The nations were to be his people. He would call them a people that were not a people, and her beloved that was not beloved. We know and believe that no one tribe of men shall be unrepresented in the universal song which shall ascend unto the Lord of all. Individuals have already been gathered out of every kindred and people and tongue by the preaching of the gospel, and these have right heartily joined in magnifying the grace which sought them out, and brought them to know the Savior. These are but the advance guard of a number which no man can number who will come before long to worship the all glorious One.

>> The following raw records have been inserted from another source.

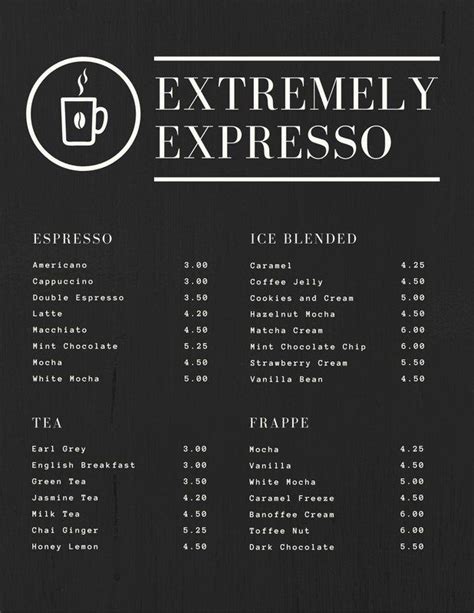 Black Textured Simple Coffee Drink Menu - Templates by Canva | Coffee shop menu board, Coffee ...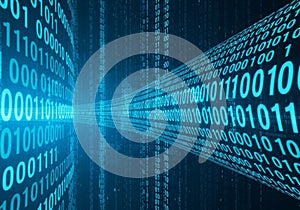 A digital tunnel of binary code with numerous 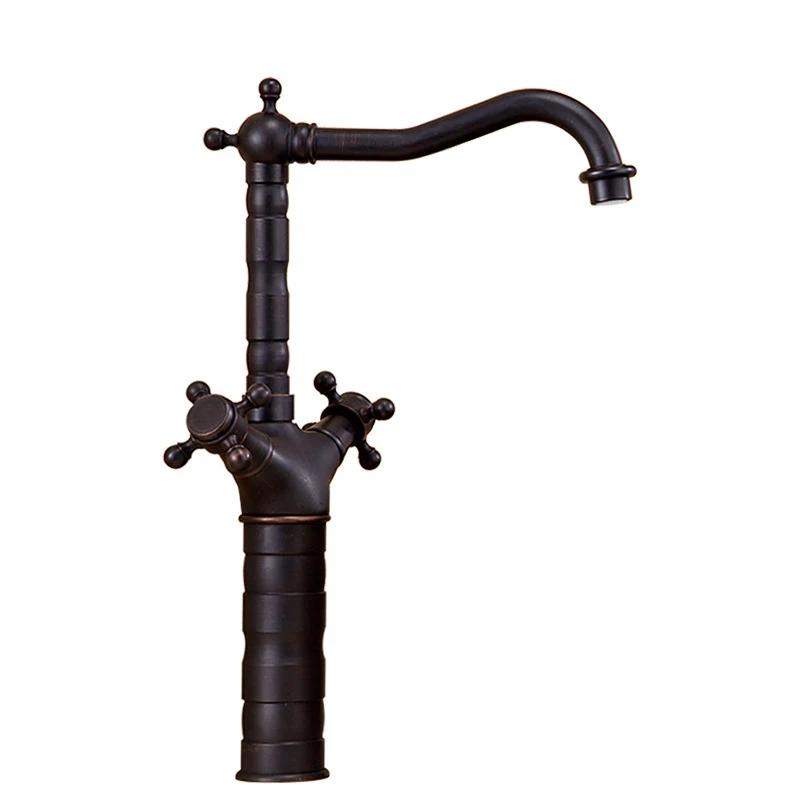 Gold Basin Faucet Bathroom Deck Mounted Dual Handles Black Bathroom Sink Faucet Antique Kitchen Mixer Taps Chrome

Praise him, all you people. Having done it once, do it again, and do it still more fervently, daily increasing in the reverence and zeal with which you extol the Most High. Not only praise him nationally by your rulers—but popularly in your masses. The multitude of the common folk shall bless the Lord. Inasmuch as the matter is spoken of twice, its certainty is confirmed, and the Gentiles must and shall extol Jehovah—all of them, without exception. Under the gospel dispensation we worship no new God—but the God of Abraham is our God forever and ever; the God of the whole earth shall he be called.

Verse 2. For his merciful kindness is great toward us. By which is meant not only his great love toward the Jewish people—but towards the whole family of man. The Lord is kind to us as his creatures, and merciful to us as sinners, hence his merciful kindness to us as sinful creatures. This mercy has been very great, or powerful. The mighty grace of God has prevailed even as the waters of the flood prevailed over the earth: breaking over all bounds, it has flowed towards all portions of the multiplied race of man. In Christ Jesus, God has shown mercy mixed with kindness, and that to the very highest degree. We can all join in this grateful acknowledgment, and in the praise which is therefore due.

And the truth of the Lord endures forever. He has kept his covenant promise that in the seed of Abraham should all nations of the earth be blessed, and he will eternally keep every single promise of that covenant to all those who put their trust in him. This should be a cause of constant and grateful praise, why the Psalm concludes as it began, with another Hallelujah, Praise the LORD.